== Exercise requirements ==
Give the lines below as a numbered list, from the line with "Presented as a" through the line with "4242 millimetres", both included, leaving out blank lines.

== Stored data ==
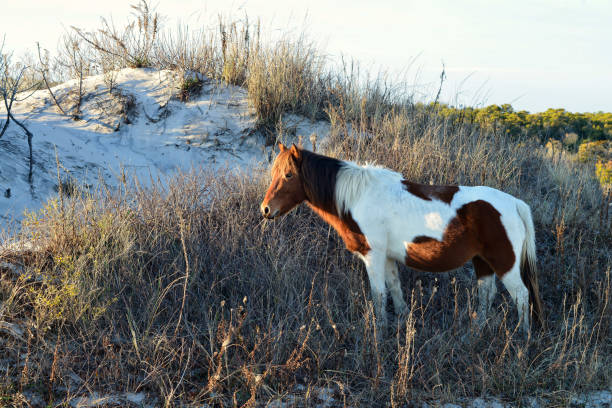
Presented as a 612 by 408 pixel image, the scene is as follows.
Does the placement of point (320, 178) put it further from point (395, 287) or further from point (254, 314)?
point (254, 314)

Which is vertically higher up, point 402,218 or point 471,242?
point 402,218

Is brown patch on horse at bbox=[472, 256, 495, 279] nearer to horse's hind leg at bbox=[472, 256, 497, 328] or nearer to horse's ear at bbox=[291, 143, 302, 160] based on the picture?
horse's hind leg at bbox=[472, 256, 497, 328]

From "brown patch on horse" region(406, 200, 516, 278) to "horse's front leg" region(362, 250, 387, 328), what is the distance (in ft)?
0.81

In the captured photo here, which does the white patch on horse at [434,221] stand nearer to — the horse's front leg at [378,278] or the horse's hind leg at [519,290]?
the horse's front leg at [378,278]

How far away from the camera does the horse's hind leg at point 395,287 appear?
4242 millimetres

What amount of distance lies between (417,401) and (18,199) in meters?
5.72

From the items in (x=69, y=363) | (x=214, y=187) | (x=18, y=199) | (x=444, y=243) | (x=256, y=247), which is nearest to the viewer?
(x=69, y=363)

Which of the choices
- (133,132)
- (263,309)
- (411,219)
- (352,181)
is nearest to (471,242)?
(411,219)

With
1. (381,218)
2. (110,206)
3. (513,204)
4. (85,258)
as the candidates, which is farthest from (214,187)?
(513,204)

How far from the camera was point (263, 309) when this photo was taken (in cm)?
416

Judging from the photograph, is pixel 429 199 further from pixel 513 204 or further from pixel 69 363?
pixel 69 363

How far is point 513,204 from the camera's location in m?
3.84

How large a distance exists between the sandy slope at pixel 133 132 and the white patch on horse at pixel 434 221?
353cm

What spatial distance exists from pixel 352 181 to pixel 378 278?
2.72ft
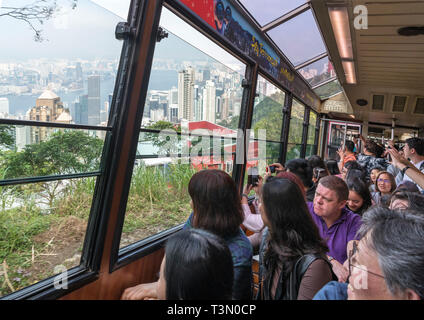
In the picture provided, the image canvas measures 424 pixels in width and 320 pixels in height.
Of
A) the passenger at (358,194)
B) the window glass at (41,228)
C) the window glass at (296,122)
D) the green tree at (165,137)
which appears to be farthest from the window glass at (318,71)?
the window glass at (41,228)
...
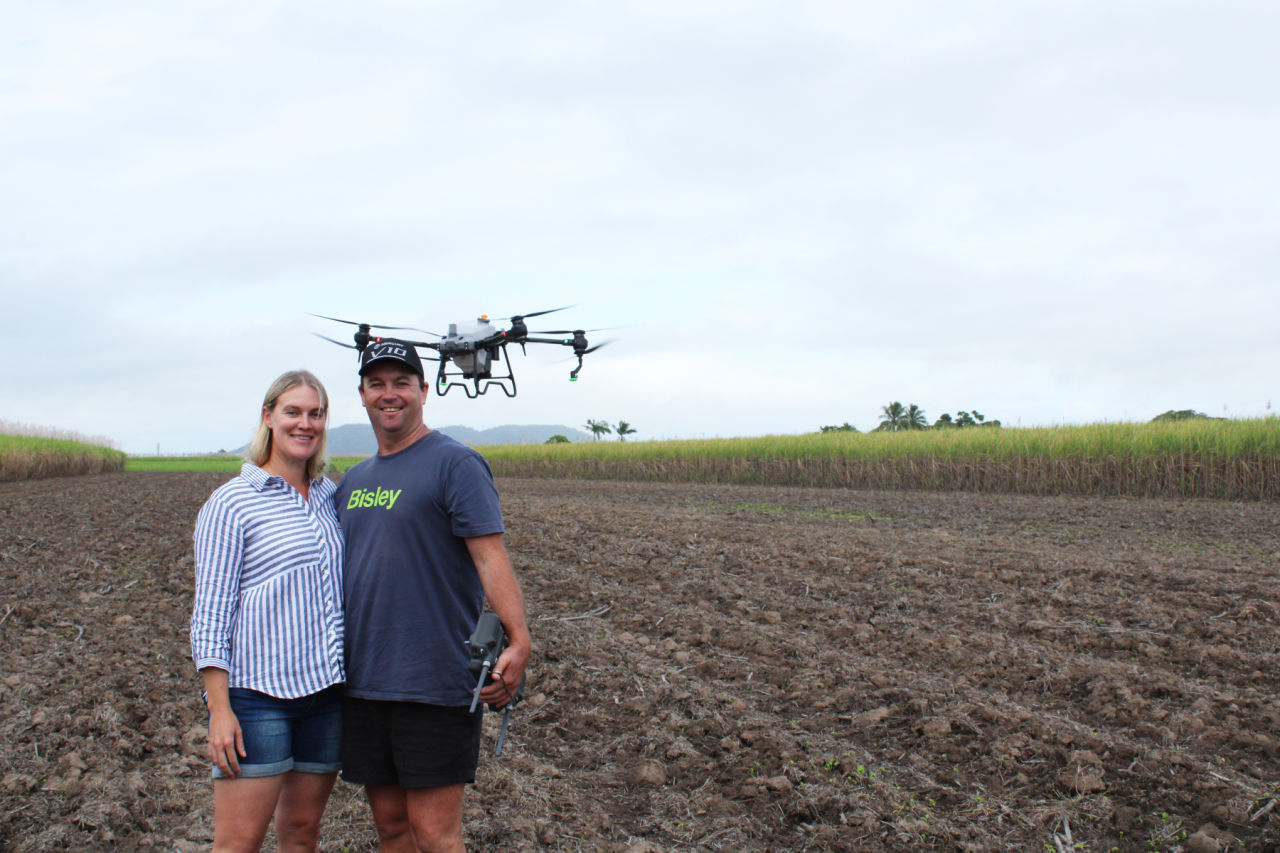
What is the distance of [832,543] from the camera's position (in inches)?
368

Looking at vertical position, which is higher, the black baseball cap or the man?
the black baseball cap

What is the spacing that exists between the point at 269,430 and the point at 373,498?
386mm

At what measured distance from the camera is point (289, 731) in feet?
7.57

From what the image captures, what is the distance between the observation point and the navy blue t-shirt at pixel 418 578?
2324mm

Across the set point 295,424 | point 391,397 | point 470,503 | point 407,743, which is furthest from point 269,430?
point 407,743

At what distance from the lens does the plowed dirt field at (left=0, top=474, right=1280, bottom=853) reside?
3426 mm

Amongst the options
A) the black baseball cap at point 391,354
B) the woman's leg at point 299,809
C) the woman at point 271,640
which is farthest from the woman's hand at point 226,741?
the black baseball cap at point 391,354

== Result for this task ==
1. Presented as a 612 by 408 pixel image, the scene is as follows.
2. Does the placement of point (320, 178) put it further from point (395, 287) or further from point (254, 314)?
3. point (254, 314)
4. Which is vertically higher up, point 402,218 or point 471,242?
5. point 402,218
6. Is brown patch on horse at bbox=[472, 256, 495, 279] nearer to horse's hind leg at bbox=[472, 256, 497, 328] or nearer to horse's ear at bbox=[291, 143, 302, 160] based on the picture?
7. horse's hind leg at bbox=[472, 256, 497, 328]
8. From "brown patch on horse" region(406, 200, 516, 278) to "horse's front leg" region(362, 250, 387, 328), what is the distance (in ft)?
9. 0.81
10. In the captured photo here, which does the white patch on horse at [434,221] stand nearer to — the horse's front leg at [378,278] or the horse's hind leg at [519,290]?
11. the horse's front leg at [378,278]
12. How far away from the camera does the horse's hind leg at point 395,287 appear?
13. 4242 millimetres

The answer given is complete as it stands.